Wednesday, April 11, 2007

Local news on the Web to cover your own backyard

The Media and Marketing section of Wednesday's Wall Street Journal included an article titled, "Lagging Online, TV Stations get Moving." It seems, without argument, that all media is headed toward the Internet in one way or another.

At Medill, we are constantly bombarded with 20/20 and moving toward technology in the future, taking the form of Web casts and online interactive tools to reach our designated audiences. And now it might just be that newspapers, like the Journal, are proclaiming their faith in the future of Web for journalists.

The Journal's article suggested that today's media needs to move with quick feet to the Web in order to succeed in today's interactive world. In particular, the Journal said local stations need to realize their capabilities to extend their information online. What I noticed from the article is also its emphasis on localization in news coverage.

Additionally, I listened to a guest speaker from the Sun-Times in my Arts and Entertainment seminar Wednesday who focused on local news' necessary movement toward hyper-local news. Local news depends on covering your own backyard to gain the greatest interest. He said he grapples with the challenge to balance local news and unique news. Each locale has their unique elements, he said. Hyper local news allows the media to report on those unique elements.

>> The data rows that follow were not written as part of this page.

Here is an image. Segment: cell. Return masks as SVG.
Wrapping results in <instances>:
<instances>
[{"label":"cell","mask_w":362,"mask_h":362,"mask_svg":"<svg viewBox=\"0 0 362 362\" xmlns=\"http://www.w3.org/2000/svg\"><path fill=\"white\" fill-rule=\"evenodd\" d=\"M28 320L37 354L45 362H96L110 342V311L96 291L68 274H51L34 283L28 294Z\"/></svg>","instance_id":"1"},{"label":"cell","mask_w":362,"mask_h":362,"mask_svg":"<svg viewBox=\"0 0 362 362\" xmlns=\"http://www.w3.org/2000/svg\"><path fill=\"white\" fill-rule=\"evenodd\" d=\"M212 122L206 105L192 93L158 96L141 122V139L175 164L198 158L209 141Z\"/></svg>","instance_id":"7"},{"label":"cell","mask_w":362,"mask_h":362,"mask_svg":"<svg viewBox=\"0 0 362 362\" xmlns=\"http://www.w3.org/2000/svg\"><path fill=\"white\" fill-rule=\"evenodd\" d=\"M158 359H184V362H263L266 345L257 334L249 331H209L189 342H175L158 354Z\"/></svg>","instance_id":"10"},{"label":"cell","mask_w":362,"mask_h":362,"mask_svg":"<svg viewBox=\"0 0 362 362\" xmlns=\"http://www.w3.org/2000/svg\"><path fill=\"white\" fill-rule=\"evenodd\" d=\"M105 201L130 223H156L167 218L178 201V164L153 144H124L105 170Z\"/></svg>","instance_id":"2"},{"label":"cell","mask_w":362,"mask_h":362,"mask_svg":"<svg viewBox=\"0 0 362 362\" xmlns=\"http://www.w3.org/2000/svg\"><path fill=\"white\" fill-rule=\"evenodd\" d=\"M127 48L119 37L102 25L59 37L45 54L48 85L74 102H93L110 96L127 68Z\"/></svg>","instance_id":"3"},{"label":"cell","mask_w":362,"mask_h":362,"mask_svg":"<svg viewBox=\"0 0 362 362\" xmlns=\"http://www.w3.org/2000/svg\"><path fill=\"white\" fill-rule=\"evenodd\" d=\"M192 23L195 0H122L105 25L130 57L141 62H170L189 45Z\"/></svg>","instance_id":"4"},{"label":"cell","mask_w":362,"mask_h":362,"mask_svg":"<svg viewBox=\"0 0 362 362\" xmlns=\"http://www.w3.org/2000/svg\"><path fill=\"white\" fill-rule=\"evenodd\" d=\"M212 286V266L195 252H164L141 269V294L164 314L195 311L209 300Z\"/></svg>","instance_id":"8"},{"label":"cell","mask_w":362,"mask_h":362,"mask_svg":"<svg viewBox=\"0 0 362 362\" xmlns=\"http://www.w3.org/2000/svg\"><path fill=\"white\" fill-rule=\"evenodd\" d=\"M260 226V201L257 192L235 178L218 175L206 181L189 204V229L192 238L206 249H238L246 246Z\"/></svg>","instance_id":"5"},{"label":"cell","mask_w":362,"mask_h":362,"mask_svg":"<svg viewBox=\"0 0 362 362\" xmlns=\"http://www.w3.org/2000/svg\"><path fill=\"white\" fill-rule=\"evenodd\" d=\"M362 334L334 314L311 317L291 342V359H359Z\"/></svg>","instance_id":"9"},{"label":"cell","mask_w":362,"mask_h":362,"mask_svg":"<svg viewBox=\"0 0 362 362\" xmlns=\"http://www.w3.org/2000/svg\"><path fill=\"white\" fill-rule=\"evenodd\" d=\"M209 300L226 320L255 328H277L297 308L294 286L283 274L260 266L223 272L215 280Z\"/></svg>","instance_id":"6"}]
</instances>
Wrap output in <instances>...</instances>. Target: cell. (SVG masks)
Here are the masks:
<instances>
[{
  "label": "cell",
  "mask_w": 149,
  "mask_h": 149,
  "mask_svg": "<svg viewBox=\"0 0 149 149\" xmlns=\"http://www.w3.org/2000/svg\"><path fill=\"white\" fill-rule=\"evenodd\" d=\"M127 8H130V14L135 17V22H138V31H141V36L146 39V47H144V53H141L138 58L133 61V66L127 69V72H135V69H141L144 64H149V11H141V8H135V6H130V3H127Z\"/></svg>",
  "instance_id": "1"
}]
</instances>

In this sense, local TV is headed to a more wide-spread medium, the Web, but is focusing in on subjects specific to a particular area. On a side note, this concept of gaining a broader venue to find a focus reminds me of an outlook on life that I was taught growing up: The importance of traveling throughout the world in order to focus on finding yourself and developing a sense of self.

Perhaps in an abstract way, journalists, encompassing local TV and broadcast and radio and print, need to experiment on venues that reach wider audiences in order to focus on the real meaning, or unique meaning, of their stories.


At Sunday, April 15, 2007, Blogger MK said...

Moving to the Web and doing it quickly seems imperative for traditional media outlets. While most are out there in cyberspace, they are not all equal. Consumers want great Web content and there needs to some differences between what you could read in the Journal and what you can read on their website.

Traditional media outlets need to realize their sites should not merely be supplements to the rest of their content, they should be partners. If not, we'll be left with guys like and his sponsorships as our online "journalism" leaders.